'Is simplicity simple or Dada?
I consider myself rather likeable'
Tristan Tzara, How I Became Charming Likeable and Delightful (1922)
'Dada is applicable to eveything, and yet it is nothing, it is the point where yes and no meet, not solemnly in the castles of human philosophers, but quite simply on streets corners like dogs and grasshoppers'.
Tristan Tzara (1917)
'We want to give back to humanity the ability to understand that a unique fraternity comes into existence at the intense moment when beauty and life itself, brought into a high tension on a wire, ascends towards a flash-point; the blue tremor linked to the ground by out magnetised gaze which covers the peak with snow. The miracle!'
Tristan Tzara, Note on Art (1917)
Note:The above picture features an unopened can labelled 'EMERGENCY DRINKING WATER'. I found it on The Thames foreshore a few years ago.
I crave simplicity in life, away from all the machines and complications in this colony of humans. The fact of existence seems simple in itself to me. Difficultly simple though - sheer love and pain, as they face each other off. The above quoted writing seems to resonate with me, each snippet another battering on the Exodus door. Either in mine or your simplicity or in the understanding that choice, yes/no is not a real choice. Power/Opposition? All the greys between Black and White, like a London autumn sky as seen from my tower. We (or maybe it's just I) like to walk away from things. To not face them head on but no simply walk away. To walk around. To walk behind.

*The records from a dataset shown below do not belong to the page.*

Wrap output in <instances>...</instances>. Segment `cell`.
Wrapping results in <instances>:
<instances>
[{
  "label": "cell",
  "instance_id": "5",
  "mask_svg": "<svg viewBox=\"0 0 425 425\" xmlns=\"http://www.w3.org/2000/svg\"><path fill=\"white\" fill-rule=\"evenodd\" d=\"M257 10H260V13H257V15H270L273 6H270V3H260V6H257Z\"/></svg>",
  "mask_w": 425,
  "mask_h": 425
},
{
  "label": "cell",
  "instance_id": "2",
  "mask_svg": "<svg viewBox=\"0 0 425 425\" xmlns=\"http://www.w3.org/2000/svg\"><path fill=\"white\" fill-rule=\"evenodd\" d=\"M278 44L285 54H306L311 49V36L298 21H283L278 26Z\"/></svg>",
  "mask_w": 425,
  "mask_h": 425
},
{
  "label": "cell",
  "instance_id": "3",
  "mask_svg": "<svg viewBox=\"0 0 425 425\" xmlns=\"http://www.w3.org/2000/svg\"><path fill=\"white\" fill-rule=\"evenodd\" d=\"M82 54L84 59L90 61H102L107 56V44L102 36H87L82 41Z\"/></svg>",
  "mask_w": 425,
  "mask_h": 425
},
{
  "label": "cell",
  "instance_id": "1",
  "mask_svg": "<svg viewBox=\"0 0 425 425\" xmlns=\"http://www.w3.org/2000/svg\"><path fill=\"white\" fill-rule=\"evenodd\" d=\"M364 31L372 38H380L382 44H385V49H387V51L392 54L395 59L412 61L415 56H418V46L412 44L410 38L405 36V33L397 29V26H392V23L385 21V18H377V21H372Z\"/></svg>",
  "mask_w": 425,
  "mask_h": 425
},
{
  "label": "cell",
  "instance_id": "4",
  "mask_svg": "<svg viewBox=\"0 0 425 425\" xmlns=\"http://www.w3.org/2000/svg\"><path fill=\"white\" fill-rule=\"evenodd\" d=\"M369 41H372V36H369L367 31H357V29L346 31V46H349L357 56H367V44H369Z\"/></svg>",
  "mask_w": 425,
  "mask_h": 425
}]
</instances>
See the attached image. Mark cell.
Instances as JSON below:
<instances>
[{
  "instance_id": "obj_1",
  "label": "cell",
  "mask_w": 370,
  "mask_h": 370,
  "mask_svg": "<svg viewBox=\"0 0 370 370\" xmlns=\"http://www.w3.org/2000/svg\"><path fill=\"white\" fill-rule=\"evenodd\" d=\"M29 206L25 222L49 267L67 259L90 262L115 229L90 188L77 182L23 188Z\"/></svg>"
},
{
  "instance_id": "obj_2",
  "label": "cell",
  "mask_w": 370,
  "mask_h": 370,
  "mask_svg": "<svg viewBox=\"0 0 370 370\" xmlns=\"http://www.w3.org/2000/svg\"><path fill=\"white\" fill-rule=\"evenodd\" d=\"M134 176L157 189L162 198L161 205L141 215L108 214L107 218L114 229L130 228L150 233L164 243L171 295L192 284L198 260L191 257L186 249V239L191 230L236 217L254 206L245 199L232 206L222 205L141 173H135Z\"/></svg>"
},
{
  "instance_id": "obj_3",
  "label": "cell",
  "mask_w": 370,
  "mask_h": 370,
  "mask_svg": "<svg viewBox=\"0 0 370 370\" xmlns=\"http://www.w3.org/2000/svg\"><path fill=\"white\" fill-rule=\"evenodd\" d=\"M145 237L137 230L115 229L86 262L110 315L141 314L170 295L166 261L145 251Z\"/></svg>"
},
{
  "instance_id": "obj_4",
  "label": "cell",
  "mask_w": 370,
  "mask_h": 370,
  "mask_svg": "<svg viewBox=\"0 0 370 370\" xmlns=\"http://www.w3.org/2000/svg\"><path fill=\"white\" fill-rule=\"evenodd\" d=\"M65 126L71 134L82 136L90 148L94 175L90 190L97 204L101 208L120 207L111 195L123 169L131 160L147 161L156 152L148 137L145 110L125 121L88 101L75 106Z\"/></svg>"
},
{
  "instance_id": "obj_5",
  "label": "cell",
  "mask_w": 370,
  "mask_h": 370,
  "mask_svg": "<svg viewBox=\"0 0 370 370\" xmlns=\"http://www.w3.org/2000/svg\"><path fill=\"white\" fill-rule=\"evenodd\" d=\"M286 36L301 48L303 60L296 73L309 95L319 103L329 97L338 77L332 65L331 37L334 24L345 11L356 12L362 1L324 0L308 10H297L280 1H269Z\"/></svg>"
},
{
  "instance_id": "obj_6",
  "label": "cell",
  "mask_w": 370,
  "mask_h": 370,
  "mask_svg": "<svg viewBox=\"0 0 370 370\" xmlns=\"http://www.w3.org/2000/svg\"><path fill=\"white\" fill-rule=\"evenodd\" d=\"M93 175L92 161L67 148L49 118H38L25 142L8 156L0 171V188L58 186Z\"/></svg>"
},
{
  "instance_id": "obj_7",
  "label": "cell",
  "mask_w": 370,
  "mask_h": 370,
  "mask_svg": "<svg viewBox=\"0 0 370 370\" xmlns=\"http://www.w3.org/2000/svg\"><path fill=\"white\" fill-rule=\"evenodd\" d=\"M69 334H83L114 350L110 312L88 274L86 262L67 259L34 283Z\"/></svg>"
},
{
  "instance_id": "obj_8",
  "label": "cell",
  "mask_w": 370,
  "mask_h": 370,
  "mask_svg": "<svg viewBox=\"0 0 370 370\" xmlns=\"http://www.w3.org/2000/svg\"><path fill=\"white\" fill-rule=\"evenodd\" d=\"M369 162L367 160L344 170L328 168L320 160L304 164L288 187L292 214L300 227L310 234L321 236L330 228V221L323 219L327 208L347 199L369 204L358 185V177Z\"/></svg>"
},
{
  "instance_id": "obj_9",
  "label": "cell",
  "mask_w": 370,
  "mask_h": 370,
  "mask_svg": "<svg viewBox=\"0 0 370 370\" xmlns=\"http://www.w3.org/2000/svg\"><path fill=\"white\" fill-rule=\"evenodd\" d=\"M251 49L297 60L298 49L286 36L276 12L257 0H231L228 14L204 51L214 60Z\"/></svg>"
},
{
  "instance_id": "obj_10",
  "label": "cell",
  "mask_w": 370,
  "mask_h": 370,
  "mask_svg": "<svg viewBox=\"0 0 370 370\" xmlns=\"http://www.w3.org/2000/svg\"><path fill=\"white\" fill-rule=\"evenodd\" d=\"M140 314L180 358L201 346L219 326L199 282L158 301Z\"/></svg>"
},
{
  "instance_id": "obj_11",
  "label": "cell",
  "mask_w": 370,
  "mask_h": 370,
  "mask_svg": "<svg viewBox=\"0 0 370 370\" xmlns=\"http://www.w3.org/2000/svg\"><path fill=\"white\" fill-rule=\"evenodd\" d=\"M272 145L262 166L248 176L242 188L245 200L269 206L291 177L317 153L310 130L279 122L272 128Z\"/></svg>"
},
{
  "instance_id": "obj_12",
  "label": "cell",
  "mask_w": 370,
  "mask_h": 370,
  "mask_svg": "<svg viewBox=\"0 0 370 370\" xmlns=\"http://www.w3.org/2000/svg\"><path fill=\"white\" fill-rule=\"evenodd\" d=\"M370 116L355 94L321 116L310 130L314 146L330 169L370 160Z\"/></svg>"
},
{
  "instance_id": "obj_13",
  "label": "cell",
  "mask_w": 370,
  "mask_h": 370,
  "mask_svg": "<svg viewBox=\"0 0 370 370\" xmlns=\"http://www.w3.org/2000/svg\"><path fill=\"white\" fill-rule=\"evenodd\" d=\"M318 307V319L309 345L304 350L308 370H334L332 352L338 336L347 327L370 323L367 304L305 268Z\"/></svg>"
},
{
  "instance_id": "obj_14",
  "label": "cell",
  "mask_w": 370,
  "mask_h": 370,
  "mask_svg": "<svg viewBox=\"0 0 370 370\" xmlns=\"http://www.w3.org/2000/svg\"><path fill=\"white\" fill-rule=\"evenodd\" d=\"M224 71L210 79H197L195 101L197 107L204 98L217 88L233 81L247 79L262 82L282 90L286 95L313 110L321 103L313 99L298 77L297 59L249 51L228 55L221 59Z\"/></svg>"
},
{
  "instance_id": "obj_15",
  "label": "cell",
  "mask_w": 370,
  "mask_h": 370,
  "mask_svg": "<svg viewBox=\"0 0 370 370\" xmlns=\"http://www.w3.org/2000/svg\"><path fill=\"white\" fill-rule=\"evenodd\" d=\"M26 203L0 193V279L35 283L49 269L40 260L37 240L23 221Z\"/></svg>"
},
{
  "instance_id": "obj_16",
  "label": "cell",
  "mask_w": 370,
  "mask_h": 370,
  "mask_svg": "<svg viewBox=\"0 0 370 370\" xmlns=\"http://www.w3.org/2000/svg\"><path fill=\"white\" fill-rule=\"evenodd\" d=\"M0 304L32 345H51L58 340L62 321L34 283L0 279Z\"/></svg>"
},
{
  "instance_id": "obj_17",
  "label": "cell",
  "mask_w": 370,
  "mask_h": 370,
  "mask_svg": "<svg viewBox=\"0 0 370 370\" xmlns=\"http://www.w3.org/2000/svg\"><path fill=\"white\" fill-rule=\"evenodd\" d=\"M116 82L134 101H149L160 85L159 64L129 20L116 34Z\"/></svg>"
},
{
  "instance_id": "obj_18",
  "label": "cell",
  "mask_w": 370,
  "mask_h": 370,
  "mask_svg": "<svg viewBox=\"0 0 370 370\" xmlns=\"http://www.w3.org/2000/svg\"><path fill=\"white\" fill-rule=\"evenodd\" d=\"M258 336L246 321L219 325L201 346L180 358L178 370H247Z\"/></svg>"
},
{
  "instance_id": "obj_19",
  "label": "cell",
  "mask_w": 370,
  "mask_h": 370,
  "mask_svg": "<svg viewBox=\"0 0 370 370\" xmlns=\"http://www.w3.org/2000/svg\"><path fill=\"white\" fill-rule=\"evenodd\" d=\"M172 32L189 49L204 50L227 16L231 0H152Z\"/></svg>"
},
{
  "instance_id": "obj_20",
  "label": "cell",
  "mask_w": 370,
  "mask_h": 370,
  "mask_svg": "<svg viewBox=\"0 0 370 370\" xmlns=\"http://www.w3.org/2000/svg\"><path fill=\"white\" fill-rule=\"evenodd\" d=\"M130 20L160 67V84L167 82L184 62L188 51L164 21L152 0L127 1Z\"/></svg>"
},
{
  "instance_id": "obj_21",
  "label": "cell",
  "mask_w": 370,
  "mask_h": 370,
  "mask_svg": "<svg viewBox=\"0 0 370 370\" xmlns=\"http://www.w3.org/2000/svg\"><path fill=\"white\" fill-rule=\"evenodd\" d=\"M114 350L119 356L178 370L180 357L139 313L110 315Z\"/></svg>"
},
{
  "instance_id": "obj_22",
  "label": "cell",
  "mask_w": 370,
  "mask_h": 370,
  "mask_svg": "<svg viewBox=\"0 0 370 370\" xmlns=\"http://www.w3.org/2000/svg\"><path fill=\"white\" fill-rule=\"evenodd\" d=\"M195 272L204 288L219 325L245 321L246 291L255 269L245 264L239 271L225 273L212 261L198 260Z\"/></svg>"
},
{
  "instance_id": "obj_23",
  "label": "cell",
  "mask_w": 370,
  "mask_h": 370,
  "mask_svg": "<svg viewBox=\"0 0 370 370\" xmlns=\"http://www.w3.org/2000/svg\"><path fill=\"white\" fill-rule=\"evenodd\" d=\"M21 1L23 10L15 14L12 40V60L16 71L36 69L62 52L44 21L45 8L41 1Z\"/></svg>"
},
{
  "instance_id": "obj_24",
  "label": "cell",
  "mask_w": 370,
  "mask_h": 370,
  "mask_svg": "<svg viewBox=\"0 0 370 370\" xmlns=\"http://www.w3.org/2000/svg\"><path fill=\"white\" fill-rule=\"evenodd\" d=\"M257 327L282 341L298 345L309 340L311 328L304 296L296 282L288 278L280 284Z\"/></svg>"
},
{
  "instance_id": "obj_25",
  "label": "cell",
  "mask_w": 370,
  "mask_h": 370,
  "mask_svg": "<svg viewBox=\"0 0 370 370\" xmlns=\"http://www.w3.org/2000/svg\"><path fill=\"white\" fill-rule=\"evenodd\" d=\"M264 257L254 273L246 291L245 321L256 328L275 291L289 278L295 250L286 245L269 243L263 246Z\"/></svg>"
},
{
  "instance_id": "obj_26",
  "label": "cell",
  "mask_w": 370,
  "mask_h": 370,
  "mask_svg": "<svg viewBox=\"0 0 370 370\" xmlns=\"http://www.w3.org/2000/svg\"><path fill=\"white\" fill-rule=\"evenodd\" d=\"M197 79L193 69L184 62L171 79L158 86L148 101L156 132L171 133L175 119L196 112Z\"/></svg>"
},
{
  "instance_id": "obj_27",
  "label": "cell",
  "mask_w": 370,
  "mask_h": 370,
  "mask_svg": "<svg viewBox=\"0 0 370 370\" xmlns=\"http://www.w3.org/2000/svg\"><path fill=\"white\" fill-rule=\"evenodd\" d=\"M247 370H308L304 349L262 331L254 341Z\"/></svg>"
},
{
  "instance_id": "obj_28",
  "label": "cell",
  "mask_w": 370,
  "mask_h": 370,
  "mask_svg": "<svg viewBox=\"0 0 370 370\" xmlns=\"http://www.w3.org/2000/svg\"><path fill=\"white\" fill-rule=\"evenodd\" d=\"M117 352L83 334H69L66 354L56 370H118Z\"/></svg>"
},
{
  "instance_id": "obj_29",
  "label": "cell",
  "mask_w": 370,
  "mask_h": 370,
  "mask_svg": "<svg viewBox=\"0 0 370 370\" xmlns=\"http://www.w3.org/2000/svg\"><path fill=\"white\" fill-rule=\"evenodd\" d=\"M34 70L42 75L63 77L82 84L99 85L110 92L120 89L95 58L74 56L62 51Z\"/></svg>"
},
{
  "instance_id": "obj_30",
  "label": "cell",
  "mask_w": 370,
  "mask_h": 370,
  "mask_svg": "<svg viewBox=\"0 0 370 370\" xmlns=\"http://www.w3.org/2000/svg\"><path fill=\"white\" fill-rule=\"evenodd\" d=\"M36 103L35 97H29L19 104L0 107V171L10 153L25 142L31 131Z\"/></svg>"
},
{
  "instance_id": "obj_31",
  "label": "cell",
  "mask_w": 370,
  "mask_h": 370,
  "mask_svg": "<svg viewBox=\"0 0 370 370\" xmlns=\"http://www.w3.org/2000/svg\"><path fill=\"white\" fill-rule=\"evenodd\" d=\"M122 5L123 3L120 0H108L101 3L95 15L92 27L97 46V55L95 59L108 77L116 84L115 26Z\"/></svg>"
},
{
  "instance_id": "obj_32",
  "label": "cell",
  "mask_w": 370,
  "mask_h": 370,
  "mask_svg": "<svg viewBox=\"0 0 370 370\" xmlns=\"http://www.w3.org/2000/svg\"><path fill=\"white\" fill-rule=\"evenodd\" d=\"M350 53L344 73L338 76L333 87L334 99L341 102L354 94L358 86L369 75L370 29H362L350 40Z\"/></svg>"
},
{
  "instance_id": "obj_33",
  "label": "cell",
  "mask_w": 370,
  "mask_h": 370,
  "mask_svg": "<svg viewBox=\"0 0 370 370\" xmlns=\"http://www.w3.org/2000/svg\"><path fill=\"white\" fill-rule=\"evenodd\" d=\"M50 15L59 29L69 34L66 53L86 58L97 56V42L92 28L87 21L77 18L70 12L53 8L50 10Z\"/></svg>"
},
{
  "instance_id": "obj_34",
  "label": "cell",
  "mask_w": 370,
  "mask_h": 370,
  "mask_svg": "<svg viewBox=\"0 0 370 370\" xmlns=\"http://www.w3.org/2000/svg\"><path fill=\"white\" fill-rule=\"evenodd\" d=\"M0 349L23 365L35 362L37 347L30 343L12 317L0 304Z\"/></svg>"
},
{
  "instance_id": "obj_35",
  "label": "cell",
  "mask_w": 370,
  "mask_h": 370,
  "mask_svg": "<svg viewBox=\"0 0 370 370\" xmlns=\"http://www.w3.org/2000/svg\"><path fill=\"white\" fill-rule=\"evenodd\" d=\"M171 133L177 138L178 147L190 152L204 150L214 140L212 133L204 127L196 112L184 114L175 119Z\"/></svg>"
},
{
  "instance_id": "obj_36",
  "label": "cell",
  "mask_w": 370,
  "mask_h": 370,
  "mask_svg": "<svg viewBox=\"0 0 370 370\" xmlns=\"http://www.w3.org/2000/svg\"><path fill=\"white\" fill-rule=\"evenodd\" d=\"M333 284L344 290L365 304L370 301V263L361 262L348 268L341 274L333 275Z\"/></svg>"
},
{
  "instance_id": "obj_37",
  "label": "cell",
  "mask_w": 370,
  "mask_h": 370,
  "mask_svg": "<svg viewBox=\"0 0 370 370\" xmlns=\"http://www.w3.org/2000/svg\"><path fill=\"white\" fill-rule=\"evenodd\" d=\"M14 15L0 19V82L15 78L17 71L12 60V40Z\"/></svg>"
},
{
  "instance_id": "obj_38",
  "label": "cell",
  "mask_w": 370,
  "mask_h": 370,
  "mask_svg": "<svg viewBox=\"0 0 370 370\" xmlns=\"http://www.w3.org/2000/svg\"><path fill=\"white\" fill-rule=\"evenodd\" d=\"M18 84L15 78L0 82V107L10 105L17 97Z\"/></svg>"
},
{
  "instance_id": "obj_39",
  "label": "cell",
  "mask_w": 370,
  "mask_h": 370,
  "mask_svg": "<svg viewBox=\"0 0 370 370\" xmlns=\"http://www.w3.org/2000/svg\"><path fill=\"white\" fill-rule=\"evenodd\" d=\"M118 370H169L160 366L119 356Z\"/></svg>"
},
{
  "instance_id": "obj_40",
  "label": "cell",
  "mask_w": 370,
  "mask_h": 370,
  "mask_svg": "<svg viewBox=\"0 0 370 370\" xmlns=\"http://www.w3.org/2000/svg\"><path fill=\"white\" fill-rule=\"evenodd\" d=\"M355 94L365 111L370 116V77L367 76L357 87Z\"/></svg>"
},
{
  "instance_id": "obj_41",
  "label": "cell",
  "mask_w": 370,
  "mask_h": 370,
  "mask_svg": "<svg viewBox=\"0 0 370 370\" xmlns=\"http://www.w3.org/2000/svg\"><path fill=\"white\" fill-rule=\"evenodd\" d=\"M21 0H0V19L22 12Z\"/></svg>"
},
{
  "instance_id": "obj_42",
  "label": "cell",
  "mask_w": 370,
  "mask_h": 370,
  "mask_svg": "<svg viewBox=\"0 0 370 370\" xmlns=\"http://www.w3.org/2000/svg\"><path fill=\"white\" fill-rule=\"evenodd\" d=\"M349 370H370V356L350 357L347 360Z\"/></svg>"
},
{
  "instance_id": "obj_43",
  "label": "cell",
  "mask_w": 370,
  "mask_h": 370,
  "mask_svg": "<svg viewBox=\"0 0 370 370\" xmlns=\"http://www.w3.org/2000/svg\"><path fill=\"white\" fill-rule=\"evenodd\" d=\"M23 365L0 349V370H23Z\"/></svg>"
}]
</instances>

The intense moment where beauty meets life is neither yes or no but all and nothing. It is Exodus. It is Miracle.
This is my introduction to Happy Hour at Homelesshome. Next up, my hand, your photo, our end points.
This, that, the irresistable...
London - city of confidence/s,
Fox in the grass,
The world turned upside down.
The Ruinist, Blue notebook (November 2005)
'She keeps me a few minutes more to tell me what it is about me that touches her - it is in the way I think, speak, in my whole manner, apprarently: and this is one of the compliments which has most moved me in my whole life, my simplicity'.